TEXTE CITÉ –
------

Le Revenu de Solidarité Active (RSA) est une allocation destinée à garantir à ses bénéficiaires un revenu minimum, en contrepartie duquel ceux-ci doivent s’engager à trouver un travail ou à suivre un projet professionnel visant à améliorer leur situation financière. Il a remplacé au 1er juin 2009 le RMI (Revenu Minimum d’Insertion), créé le 1° décembre 1988.
A la différence du RMI, le RSA n’est pas octroyé à l’individu, mais à un foyer. Il tient compte de l’ensemble des revenus et allocations de ce foyer. Il a donc également remplacé l’API (Allocation de Parent Isolé).
Le RSA a donc un double but : réduire le nombre de travailleurs vivant au-dessous du seuil de pauvreté et inciter les allocataires à reprendre une activité.
Le dossier complet, comment ça marche, le traitement administratif, l’aide à l’insertion, le financement , l’évolution et les coûts, est à lire sur notre site canol.fr . En voici les conclusions :
Complexité du projet :
Le RSA s’adresse maintenant à une famille, contrairement au RMI qui s’adressait à un individu. Ceci complique obligatoirement les formulaires de demande, les contrôles, les mises-à-jour plus fréquentes, et a augmenté de près de 50% le nombre de dossiers acceptés, sans compter le traitement des demandes injustifiées. Les bénévoles de CANOL qui ont étudié ce sujet ont passé beaucoup de temps pour essayer d’en comprendre le fonctionnement.

------

ENREGISTREMENTS FOURNIS –
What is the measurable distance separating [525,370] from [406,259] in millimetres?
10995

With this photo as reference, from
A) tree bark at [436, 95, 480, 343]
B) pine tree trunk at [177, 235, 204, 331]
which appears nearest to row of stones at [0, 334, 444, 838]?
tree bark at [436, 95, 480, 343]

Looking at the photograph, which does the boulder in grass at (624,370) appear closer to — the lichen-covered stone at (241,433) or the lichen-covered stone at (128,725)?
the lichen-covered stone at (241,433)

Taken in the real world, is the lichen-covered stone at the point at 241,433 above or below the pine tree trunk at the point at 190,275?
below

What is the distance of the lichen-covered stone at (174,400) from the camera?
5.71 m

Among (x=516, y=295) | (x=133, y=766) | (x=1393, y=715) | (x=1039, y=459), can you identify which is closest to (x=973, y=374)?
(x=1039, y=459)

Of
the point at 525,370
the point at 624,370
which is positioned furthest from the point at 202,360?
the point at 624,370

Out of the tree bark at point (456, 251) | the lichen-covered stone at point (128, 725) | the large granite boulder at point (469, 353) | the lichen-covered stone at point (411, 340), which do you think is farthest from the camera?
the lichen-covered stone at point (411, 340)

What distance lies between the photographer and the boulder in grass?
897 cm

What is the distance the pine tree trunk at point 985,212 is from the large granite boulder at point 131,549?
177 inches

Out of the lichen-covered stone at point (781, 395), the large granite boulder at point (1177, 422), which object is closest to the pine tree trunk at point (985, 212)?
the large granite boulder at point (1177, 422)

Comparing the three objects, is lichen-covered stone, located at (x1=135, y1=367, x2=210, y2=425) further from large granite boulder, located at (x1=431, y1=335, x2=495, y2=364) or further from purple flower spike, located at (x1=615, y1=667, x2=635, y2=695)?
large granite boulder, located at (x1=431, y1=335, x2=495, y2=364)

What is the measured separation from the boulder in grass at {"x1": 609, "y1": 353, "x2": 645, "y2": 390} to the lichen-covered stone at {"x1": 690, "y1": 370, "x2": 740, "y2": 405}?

------

TRAVAIL À RÉALISER –
**A)** Recopiez à l'identique le passage du texte sur le RSA qui va de « Le RSA a donc » jusqu'à « comprendre le fonctionnement. ».
**B)** Rédigez la suite du texte consacré au RSA, en reprenant juste après sa dernière phrase.

RÉPONSES AUX CONSIGNES –
**A)**
Le RSA a donc un double but : réduire le nombre de travailleurs vivant au-dessous du seuil de pauvreté et inciter les allocataires à reprendre une activité.
Le dossier complet, comment ça marche, le traitement administratif, l’aide à l’insertion, le financement , l’évolution et les coûts, est à lire sur notre site canol.fr . En voici les conclusions :
Complexité du projet :
Le RSA s’adresse maintenant à une famille, contrairement au RMI qui s’adressait à un individu. Ceci complique obligatoirement les formulaires de demande, les contrôles, les mises-à-jour plus fréquentes, et a augmenté de près de 50% le nombre de dossiers acceptés, sans compter le traitement des demandes injustifiées. Les bénévoles de CANOL qui ont étudié ce sujet ont passé beaucoup de temps pour essayer d’en comprendre le fonctionnement.

**B)**
La complexité de l’organisation mise en place :
Au lieu de centraliser un processus qui était national et obéissait à des règles nationales avec des évolutions fréquentes, on a donné la responsabilité de l’opération aux départements en saucissonnant les opérations, puisque les Caisses d’Allocations Familiales et la Mutualité Sociale Agricole (MSA) traitent une partie des demandes et des contrôles, reçoivent et traitent les mises-à-jour trimestrielles et sont chargées d’effectuer les paiements. Les CAF et MSA ne sont pas sous l’autorité du Département du Rhône mais sous celle de la CNAF. Il reste au département à consolider le tout et à traiter les nombreuses anomalies détectées. Mais où est donc le pilote ?
Les difficultés rencontrées pour les demandeurs :
Les dossiers de demande sont complexes : 6 pages à remplir + les pièces à fournir. La majorité des demandeurs éprouve beaucoup de difficultés à les remplir, accrues pour certains du fait d’absence de maîtrise de la lecture et de l’écriture du français.
D’après Le Monde, 30% des non-recourants au RSA qui connaissent le dispositif et pensent pouvoir en bénéficier préfèrent y renoncer. Les « déclarations trimestrielles de ressources » arrivent souvent tardivement et parfois incomplètes.
Les difficultés pour la saisie et le traitement des informations :
Chaque département a mis en place sa propre organisation avec son propre programme informatique. Dans le Rhône, les demandes sont traitées non seulement par la CAF et les 200 points d’accueil des MDR (Maisons Départementales du Rhône), mais aussi par la MSA, des CCAS et certaines associations. Cet éparpillement des responsabilités est naturellement source d’erreurs.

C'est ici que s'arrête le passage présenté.